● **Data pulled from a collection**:
==========
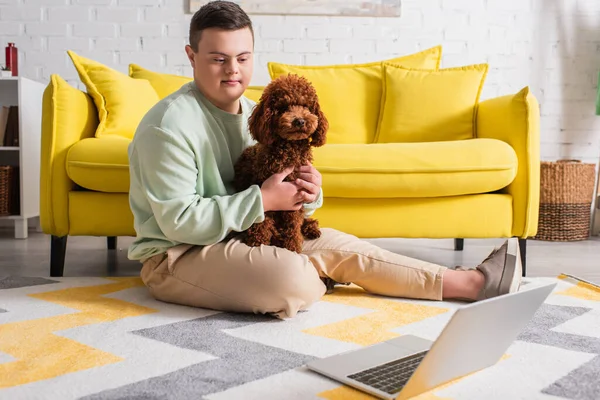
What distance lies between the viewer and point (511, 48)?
3.67 m

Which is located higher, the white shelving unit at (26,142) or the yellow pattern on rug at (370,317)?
the white shelving unit at (26,142)

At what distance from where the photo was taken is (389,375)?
43.4 inches

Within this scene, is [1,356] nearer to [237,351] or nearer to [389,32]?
[237,351]

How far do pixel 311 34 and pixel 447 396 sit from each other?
==========
● **Set exercise**: Please extract every line from all the items above without changing a word, and leave the pictures out of your answer.

● **The answer**:
What distance lies between the viewer and point (511, 48)?
3.67 m

Which is located higher, the white shelving unit at (26,142) or the yellow pattern on rug at (370,317)?
the white shelving unit at (26,142)

At what distance from where the photo was taken is (389,375)?
43.4 inches

Within this scene, is [1,356] nearer to [237,351] or nearer to [389,32]?
[237,351]

How far do pixel 311 34 and pixel 447 396 sit from each other?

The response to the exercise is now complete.